Return each entry below without any alteration.

--- INFORMATION SHOWN Enclosed Below ---

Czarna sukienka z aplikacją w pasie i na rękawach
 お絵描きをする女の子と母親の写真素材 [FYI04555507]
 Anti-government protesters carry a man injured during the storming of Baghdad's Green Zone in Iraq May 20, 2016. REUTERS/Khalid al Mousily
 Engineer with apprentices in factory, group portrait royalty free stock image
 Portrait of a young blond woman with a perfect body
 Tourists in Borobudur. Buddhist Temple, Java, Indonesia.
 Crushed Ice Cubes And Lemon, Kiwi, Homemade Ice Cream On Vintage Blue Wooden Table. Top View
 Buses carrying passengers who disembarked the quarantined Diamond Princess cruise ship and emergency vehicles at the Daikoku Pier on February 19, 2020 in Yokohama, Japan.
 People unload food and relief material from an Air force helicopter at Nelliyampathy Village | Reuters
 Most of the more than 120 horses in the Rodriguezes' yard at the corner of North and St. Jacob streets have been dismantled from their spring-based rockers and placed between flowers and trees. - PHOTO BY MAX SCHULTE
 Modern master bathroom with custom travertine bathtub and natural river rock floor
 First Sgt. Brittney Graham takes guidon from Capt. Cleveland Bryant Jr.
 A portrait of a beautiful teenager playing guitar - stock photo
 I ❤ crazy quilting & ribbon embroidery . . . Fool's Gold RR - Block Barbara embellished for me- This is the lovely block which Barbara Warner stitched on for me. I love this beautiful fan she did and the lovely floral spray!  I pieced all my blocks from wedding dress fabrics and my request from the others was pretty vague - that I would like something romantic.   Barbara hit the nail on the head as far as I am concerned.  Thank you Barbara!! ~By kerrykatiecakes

--- End of Enclosed INFORMATION SHOWN ---

● SOLUTION FOR THIS EXERCISE
Czarna sukienka z aplikacją w pasie i na rękawach
 お絵描きをする女の子と母親の写真素材 [FYI04555507]
 Anti-government protesters carry a man injured during the storming of Baghdad's Green Zone in Iraq May 20, 2016. REUTERS/Khalid al Mousily
 Engineer with apprentices in factory, group portrait royalty free stock image
 Portrait of a young blond woman with a perfect body
 Tourists in Borobudur. Buddhist Temple, Java, Indonesia.
 Crushed Ice Cubes And Lemon, Kiwi, Homemade Ice Cream On Vintage Blue Wooden Table. Top View
 Buses carrying passengers who disembarked the quarantined Diamond Princess cruise ship and emergency vehicles at the Daikoku Pier on February 19, 2020 in Yokohama, Japan.
 People unload food and relief material from an Air force helicopter at Nelliyampathy Village | Reuters
 Most of the more than 120 horses in the Rodriguezes' yard at the corner of North and St. Jacob streets have been dismantled from their spring-based rockers and placed between flowers and trees. - PHOTO BY MAX SCHULTE
 Modern master bathroom with custom travertine bathtub and natural river rock floor
 First Sgt. Brittney Graham takes guidon from Capt. Cleveland Bryant Jr.
 A portrait of a beautiful teenager playing guitar - stock photo
 I ❤ crazy quilting & ribbon embroidery . . . Fool's Gold RR - Block Barbara embellished for me- This is the lovely block which Barbara Warner stitched on for me. I love this beautiful fan she did and the lovely floral spray!  I pieced all my blocks from wedding dress fabrics and my request from the others was pretty vague - that I would like something romantic.   Barbara hit the nail on the head as far as I am concerned.  Thank you Barbara!! ~By kerrykatiecakes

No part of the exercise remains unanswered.